Mass comm pros share tactics that stick

By Katie Coleman

With Mass Comm Week in full swing, media professionals filled students in on what it takes to make it in the business.

Various mass communication professionals shared their online brands. Photo by Katie Coleman

A session at 5 p.m. Monday allowed students to interview Texas State alumni about their careers in the field. Among the participants were various journalism, electronic media, public relations and advertising professionals from the San Marcos, Austin and San Antonio areas.

Emilie Lutostanski, the manager for Community Impact, oversees the newspaper’s online presence and said she feels journalism is a wise area of study for college students.

“It’s always a good idea to major in journalism because you come out with AP Style and all sorts of multimedia skills,” Lutostanski said. “They want people who know how to write well and will come off as an intelligent brand ambassador.”

To be a media professional, Lutostanski said knowing your audience was key, especially when using social media outlets.

“You have to make it a two-way street,” she said. “Sending and receiving, listening to your audience…Be able to tap into channels your readers are on.”

Thea Setterbo discusses
Thea Setterbo discusses how to be a successful media professional.
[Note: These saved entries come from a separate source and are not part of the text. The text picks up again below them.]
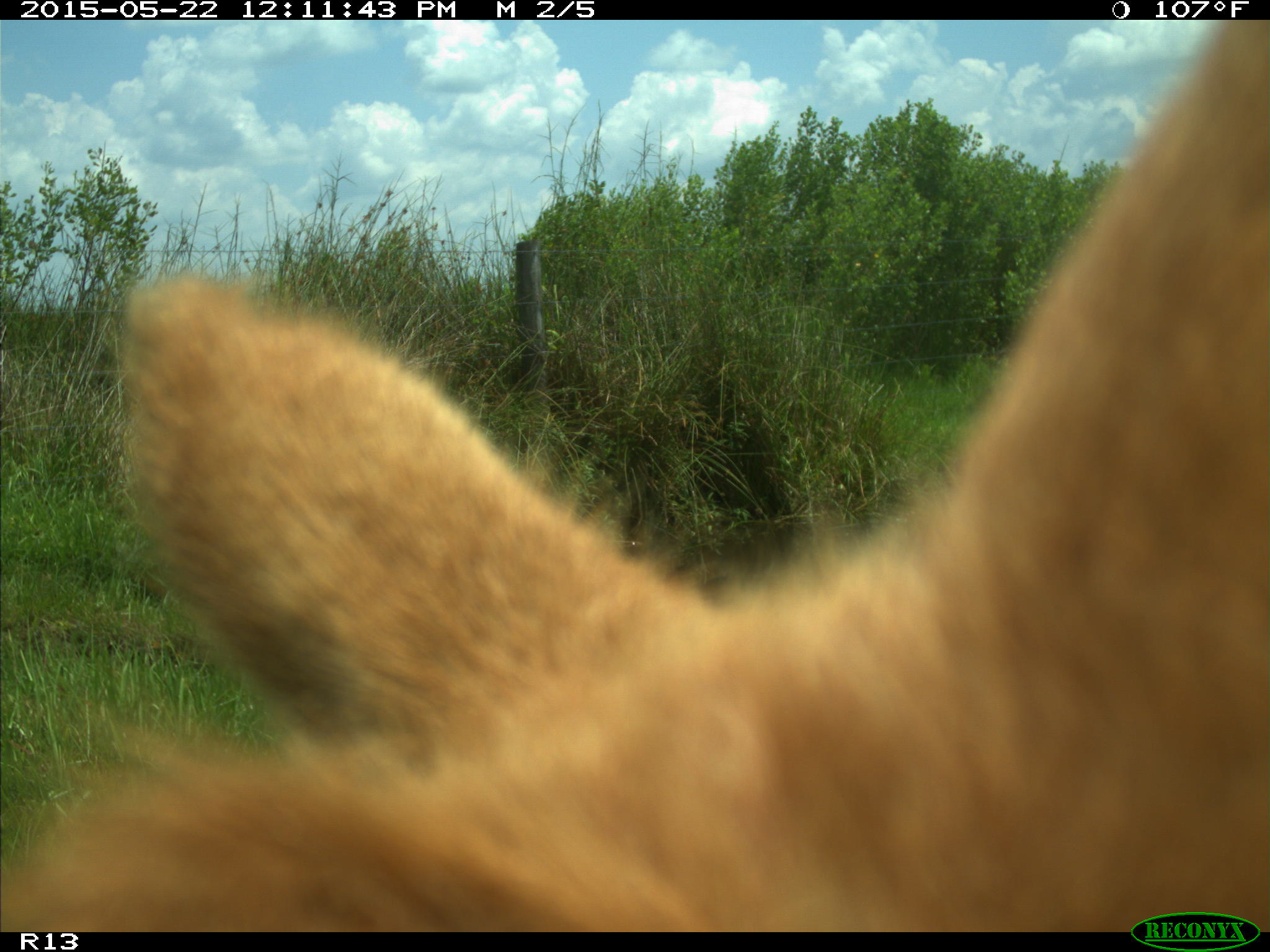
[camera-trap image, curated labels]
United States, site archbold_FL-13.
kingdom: Animalia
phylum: Chordata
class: Mammalia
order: Artiodactyla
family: Bovidae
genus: Bos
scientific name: Bos taurus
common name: domestic cow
Bos taurus (domestic cow).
Photo by Katie Coleman

Fellow journalism major and Public Information Officer for the City of San Antonio Thea Setterbo shared Lutostanski’s opinion and said real world experience would help students stand out in their job search.

“Something you don’t learn in the classroom is how to talk to people,” Setterbo said. “Learning how to talk on the phone, learning to hold a conversation with people – really just customer service is important.”

Aside from holding a professional demeanor in the workplace, Setterbo said learning to accept yourself and your mistakes was crucial to lasting in the field of mass communication.

“You have to have a lot of patience and courage,” she said. “Anticipating that you’re going to mess up and having the ability to move forward.”

Gary Boyer, though not a Texas State alumnus, is a freelance and NBA videographer and said experience in all mass communication fields would lead a better road to success.

“You need to have all the skill sets,” Boyer said. “As much as you can have in your toolbox.”

Though Boyer said experience was beneficial, he insists a more valuable asset of success in the business is passion.

“You need to have the passion and desire to want to do it,” he said. “I would rather hire someone with more passion that maybe has the demo reel. It goes a lot further.”